McKinsey Report: Tokenization’s Widespread Adoption is Still Far Away
Blockchain technology has brought about a profound transformation in today’s financial markets, with tokenization of assets capturing the attention of global investors and financial institutions. Recently, the Financial Supervisory Commission of Taiwan announced the establishment of the “RWA Tokenization Working Group” in collaboration with the Taiwan Depository & Clearing Corporation and six interested financial institutions to jointly study related promotion matters. However, according to the latest report from McKinsey & Company, a globally renowned consulting firm, the widespread adoption of tokenization is still a long way off, with the market size possibly reaching a minimum of only $1 trillion.
The so-called “Real-World Asset (RWA) tokenization” refers to the tokenization of tangible and intangible assets in the real world, such as watches, real estate, wine, trading cards, and bonds, and creating a virtual counterpart on the blockchain that is linked to the value of the original asset.
For example, in June 2023, a 100-year-old Rolex watch was successfully “tokenized” and used as collateral to secure a loan of over $400,000. It is not just watches, even a piece of artwork or a luxury mansion can be divided into multiple tokens through tokenization, allowing multiple people to “co-own” it.
Binance, the world’s largest exchange, stated in its report on “Tokenization of Real-World Assets” that although RWA development is still in its early stages, the adoption rate and Total Value Locked (TVL) are continuously growing, and it is expected to reach a market size of $16 trillion, roughly NT$480 trillion, by 2030, accounting for 10% of global GDP.
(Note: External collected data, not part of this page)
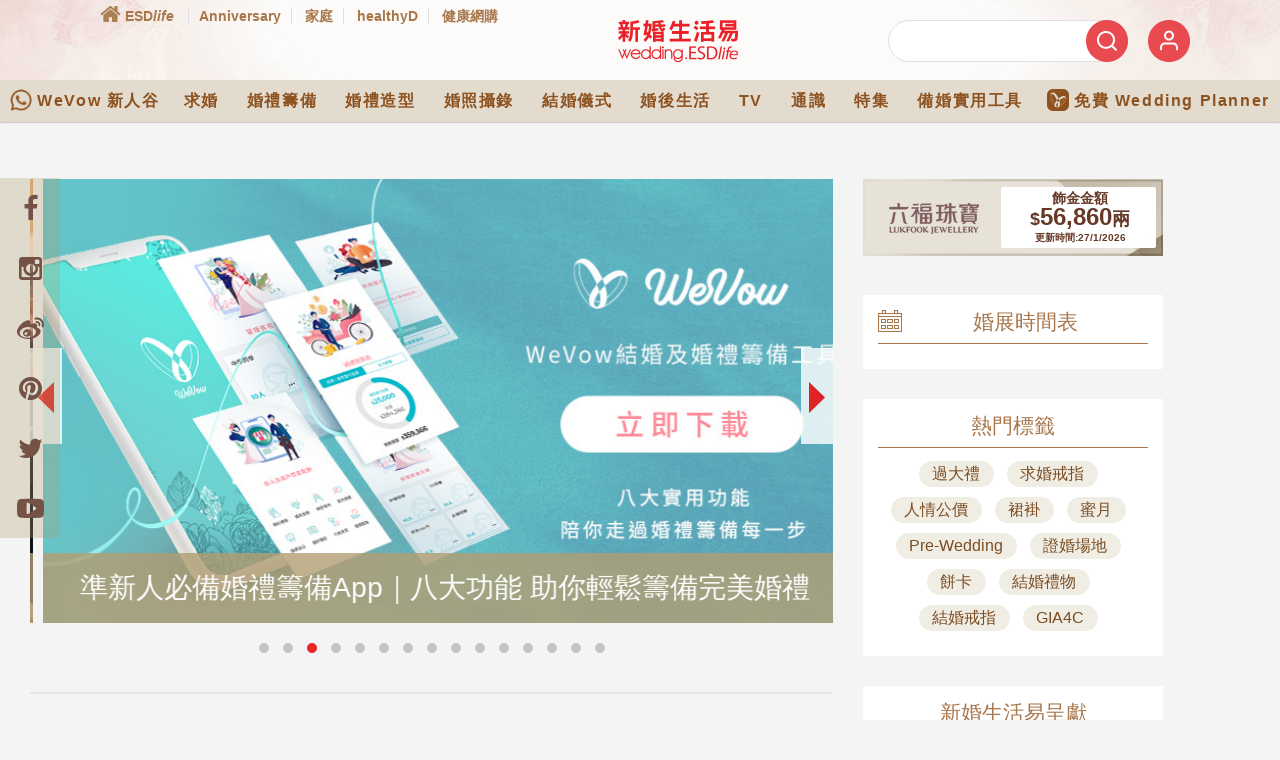

--- FILE ---
content_type: text/html; charset=utf-8
request_url: https://www.google.com/recaptcha/api2/aframe
body_size: 133
content:
<!DOCTYPE HTML><html><head><meta http-equiv="content-type" content="text/html; charset=UTF-8"></head><body><script nonce="CLr9jedc8BYyvvv1oVujSA">/** Anti-fraud and anti-abuse applications only. See google.com/recaptcha */ try{var clients={'sodar':'https://pagead2.googlesyndication.com/pagead/sodar?'};window.addEventListener("message",function(a){try{if(a.source===window.parent){var b=JSON.parse(a.data);var c=clients[b['id']];if(c){var d=document.createElement('img');d.src=c+b['params']+'&rc='+(localStorage.getItem("rc::a")?sessionStorage.getItem("rc::b"):"");window.document.body.appendChild(d);sessionStorage.setItem("rc::e",parseInt(sessionStorage.getItem("rc::e")||0)+1);localStorage.setItem("rc::h",'1769525760023');}}}catch(b){}});window.parent.postMessage("_grecaptcha_ready", "*");}catch(b){}</script></body></html>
However, according to McKinsey’s latest report, even in an optimistic scenario, the market size of tokenized assets by 2030 can only reach $4 trillion, far below the optimistic predictions in the market.
Current Market Status and Challenges
As one of the hottest applications of blockchain technology, tokenization has attracted the attention of global asset management companies and banks, such as BlackRock, Citigroup, and HSBC, which are introducing traditional assets like U.S. Treasury bonds and commodities into the blockchain to achieve operational efficiency and broader market access.
However, despite the tremendous potential of tokenization, the future of financial services will face many opportunities and challenges as infrastructure providers transition from proof of concept to robust expansion solutions.
In the current market environment, the actual scope of application for tokenized assets is relatively limited. McKinsey’s report shows that the market for tokenized assets is currently in a “cold start” state, with an estimated market size of around $2 trillion by 2030, which, in an optimistic scenario, could double to $4 trillion at most.
Challenge 1: Regulatory Compliance and Modernization
First and foremost, modernizing existing financial infrastructures in heavily regulated industries, such as financial services, poses challenges in itself.
McKinsey’s report indicates that, at present, cash and deposits, bonds and exchange-traded notes (ETNs), mutual funds and exchange-traded funds (ETFs), loans, and securitization are likely to be the first asset categories to be tokenized. On the other hand, tokenizing assets such as real estate, commodities, and stocks has the lowest possibility, due to reasons such as marginal returns, concerns about feasibility, complex compliance requirements, or lack of incentives for industry participants to pursue tokenization.
Challenge 2: Limited Liquidity
One of the main problems faced by tokenization technology is limited liquidity, which also makes tokenized issuance less attractive. McKinsey’s analysts believe that tokenization needs to find application cases that offer greater advantages than the traditional financial system.
For example, in the case of tokenizing bonds, new tokenized bond issuances are announced almost every week, and there are billions of dollars worth of tokenized bonds outstanding in the market. However, compared to traditional issuances, the returns are almost negligible, and trading in the secondary market remains scarce.
In the example of bond tokenization, analysts suggest that the slow start problem can be addressed by providing “greater liquidity, faster settlement, and more fungibility.”
Blockchain technology is still in its early stages, and the integration of existing processes and standards requires significant investment. Therefore, many institutions are currently in a “wait-and-see” mode, waiting for clearer signals to implement tokenization.
The McKinsey report also points out that widespread application of tokenization requires clearer regulations and industry collaboration.